Ontology Engineering (OE) is a core field of knowledge representation, but it faces challenges in effectively capturing domain experts' knowledge. The traditional process has three major issues: 1. Domain experts lack ontological background, leading to communication barriers in requirements discussion; 2. Interviews/questionnaires produce scattered, unstructured information, making it time-consuming to convert into ontology elements and prone to losing details; 3. Static requirement documents struggle to adapt to the iterative and dynamic nature of ontology development.

## Design and Architecture of OntoChat (Methodology)

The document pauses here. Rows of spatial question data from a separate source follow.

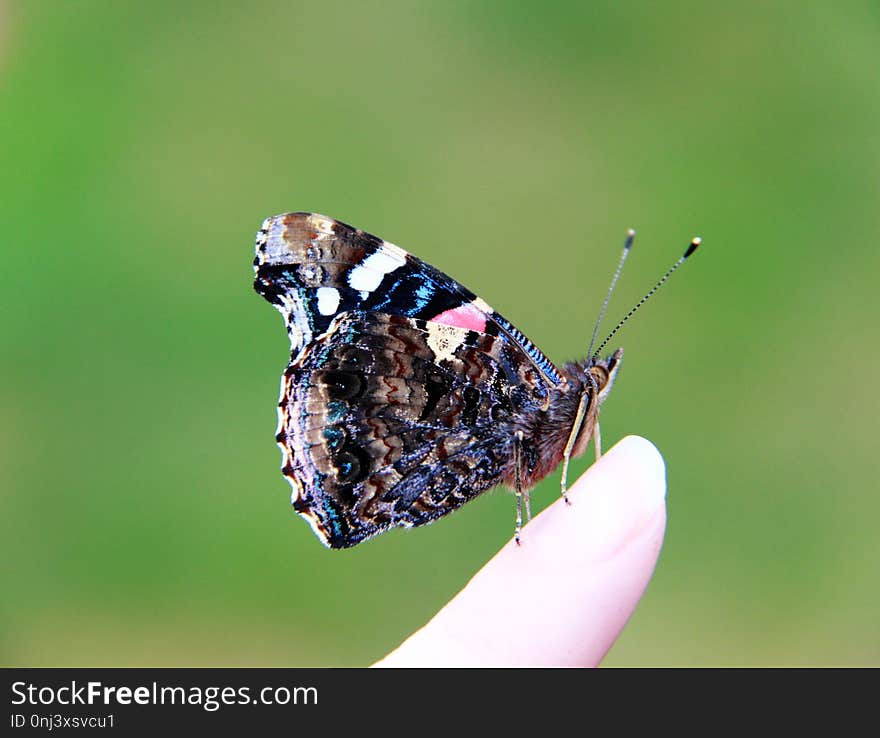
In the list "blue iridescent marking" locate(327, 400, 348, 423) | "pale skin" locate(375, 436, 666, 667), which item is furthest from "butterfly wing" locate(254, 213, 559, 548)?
"pale skin" locate(375, 436, 666, 667)

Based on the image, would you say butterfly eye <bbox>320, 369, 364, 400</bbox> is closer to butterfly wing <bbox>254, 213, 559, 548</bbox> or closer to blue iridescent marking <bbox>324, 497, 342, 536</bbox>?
butterfly wing <bbox>254, 213, 559, 548</bbox>

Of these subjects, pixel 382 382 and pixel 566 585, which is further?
pixel 382 382

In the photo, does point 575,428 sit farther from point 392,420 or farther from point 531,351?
point 392,420

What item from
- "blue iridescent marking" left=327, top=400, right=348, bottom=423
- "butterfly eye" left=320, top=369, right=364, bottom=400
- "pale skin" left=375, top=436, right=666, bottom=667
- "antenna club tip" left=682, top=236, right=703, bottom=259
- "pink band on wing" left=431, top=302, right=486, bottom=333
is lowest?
"pale skin" left=375, top=436, right=666, bottom=667

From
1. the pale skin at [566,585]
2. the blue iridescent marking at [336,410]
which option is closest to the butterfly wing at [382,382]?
the blue iridescent marking at [336,410]

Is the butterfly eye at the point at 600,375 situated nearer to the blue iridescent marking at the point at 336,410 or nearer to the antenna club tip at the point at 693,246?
the antenna club tip at the point at 693,246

OntoChat is based on large language models, with its core design concept being "participatory requirements elicitation": it uses conversational interaction to guide experts in gradually refining requirements, lowering the participation threshold; it integrates prompt engineering and domain knowledge to ensure generated content aligns with best practices in ontology modeling. The system architecture includes three main components: a dialogue management engine (maintains interaction state, identifies knowledge gaps, and follows up with questions), a user story generation module (converts dialogue information into standardized stories suitable for ontology engineering, ensuring consistency with existing ontologies), and a knowledge verification and feedback loop (presents stories for users to confirm and modify).

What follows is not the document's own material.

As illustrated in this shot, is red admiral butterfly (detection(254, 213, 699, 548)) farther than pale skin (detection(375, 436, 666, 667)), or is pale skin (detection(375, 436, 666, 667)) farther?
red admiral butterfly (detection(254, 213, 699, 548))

## Empirical Research and Effect Evaluation (Evidence)

The team conducted a formative study with 24 participants (including ontology engineers and domain experts), comparing traditional methods with the OntoChat-assisted approach. Results show: User stories generated by the OntoChat group are superior in completeness, consistency, testability, and traceability, and they identified implicit requirements missed by traditional methods; user experience feedback is positive—domain experts recognize the naturalness of conversational interaction, and ontology engineers reduce the workload of requirements conversion.

## Methodological Contributions and Academic Value (Conclusion)

The contributions of OntoChat include: 1. Promoting a new paradigm of participatory ontology engineering, enabling domain experts to deeply engage in the requirements elicitation phase; 2. Verifying the feasibility of LLM-assisted requirements engineering, proving it can act as an intelligent intermediary to facilitate cross-background communication; 3. Providing empirical insights into LLM prompt engineering strategies in specific domains, offering references for related research.

## Practical Applications and Future Outlook (Recommendations)

Practical implications: Introduce conversational AI to assist requirements elicitation, drawing on the concepts of progressive dialogue and real-time feedback; emphasize the role of user stories in ontology engineering; build prompt engineering capabilities. Future directions: Multilingual support, multimodal interaction, automatic ontology construction, collaboration functions, etc.